►

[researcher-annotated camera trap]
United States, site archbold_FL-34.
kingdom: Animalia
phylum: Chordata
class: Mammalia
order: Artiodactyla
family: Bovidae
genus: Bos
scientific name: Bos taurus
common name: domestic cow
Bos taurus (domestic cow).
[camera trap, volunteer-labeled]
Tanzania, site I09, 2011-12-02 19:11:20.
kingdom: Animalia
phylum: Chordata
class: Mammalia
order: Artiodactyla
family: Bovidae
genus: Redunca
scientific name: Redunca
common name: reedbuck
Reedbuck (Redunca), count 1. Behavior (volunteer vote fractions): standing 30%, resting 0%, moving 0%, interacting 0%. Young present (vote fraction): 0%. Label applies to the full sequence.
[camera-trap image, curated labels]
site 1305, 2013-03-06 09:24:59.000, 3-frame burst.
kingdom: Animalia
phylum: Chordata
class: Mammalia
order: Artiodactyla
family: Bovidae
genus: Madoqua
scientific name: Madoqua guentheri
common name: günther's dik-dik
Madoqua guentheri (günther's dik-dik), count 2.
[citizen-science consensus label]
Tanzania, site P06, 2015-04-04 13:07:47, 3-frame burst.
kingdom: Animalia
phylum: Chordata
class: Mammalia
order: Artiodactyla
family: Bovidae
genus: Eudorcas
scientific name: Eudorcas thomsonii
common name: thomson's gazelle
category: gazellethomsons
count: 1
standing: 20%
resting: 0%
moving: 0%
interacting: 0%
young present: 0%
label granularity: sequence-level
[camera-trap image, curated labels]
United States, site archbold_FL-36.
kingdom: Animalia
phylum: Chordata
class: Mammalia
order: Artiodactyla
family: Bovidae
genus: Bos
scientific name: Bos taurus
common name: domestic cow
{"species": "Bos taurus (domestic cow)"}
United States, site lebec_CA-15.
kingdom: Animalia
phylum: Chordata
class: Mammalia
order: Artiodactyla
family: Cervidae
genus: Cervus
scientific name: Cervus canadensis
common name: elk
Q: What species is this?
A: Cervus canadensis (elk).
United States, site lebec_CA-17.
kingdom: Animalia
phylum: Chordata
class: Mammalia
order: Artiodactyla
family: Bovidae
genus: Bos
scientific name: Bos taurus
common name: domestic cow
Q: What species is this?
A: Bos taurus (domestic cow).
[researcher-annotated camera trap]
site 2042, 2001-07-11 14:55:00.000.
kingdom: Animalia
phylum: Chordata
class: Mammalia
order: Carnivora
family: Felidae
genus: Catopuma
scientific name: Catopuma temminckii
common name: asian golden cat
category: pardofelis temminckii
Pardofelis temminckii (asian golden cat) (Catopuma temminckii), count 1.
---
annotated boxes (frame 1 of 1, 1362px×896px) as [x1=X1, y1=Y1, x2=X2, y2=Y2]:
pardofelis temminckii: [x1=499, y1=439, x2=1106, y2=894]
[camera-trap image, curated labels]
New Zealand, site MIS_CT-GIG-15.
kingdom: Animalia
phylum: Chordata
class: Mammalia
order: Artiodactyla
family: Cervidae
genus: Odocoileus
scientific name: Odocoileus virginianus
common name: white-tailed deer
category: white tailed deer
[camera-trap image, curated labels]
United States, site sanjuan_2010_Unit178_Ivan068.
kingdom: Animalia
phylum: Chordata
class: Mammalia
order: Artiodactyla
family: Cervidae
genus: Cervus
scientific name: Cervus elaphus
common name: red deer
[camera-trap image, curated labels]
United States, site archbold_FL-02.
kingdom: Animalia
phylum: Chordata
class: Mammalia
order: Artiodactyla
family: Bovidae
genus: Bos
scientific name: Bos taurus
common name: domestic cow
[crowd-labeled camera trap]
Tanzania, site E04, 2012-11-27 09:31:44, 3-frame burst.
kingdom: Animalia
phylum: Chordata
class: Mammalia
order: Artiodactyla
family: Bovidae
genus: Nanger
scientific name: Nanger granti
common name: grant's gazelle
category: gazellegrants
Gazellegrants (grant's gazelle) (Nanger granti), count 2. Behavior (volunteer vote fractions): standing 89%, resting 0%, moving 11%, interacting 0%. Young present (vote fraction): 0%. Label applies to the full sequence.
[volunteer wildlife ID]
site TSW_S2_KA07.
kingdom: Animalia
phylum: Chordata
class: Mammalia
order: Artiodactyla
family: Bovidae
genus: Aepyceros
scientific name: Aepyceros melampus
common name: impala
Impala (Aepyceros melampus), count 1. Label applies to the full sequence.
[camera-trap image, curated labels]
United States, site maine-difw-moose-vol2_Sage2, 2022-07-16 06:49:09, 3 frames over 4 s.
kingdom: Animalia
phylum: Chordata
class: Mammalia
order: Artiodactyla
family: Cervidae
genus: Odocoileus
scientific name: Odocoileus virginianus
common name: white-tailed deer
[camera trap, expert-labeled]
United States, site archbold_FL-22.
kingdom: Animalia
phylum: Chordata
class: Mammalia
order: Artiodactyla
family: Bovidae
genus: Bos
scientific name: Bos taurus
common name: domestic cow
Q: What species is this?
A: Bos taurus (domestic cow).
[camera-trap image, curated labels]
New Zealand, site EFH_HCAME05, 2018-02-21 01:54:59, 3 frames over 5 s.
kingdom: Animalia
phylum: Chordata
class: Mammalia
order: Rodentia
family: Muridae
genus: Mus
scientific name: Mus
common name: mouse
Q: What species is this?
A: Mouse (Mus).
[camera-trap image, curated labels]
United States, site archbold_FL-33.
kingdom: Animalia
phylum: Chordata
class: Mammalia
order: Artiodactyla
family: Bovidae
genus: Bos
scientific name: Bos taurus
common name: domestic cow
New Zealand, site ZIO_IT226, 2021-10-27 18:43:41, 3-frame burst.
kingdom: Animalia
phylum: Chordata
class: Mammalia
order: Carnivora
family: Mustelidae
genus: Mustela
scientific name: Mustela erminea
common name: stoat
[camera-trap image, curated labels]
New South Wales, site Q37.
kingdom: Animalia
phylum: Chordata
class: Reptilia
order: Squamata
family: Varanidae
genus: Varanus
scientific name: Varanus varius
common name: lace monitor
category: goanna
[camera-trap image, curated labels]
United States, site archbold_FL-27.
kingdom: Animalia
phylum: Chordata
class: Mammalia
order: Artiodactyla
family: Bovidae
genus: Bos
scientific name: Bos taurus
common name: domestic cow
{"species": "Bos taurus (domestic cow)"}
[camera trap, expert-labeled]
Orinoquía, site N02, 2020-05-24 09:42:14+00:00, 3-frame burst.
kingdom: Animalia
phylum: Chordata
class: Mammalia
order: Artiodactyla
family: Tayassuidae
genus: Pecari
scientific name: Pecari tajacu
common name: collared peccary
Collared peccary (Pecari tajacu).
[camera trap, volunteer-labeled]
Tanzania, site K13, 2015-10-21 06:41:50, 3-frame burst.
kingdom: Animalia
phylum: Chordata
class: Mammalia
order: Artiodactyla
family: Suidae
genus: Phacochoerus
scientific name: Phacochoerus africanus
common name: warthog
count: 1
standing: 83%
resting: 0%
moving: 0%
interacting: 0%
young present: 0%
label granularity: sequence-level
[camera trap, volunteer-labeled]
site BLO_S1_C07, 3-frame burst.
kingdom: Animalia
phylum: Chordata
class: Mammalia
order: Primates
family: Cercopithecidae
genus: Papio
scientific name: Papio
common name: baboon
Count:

◄

Task to carry out:
The lines above that hold "Cervus" are the result; show every one of them.

Finished task:
genus: Cervus
scientific name: Cervus canadensis
A: Cervus canadensis (elk).
genus: Cervus
scientific name: Cervus elaphus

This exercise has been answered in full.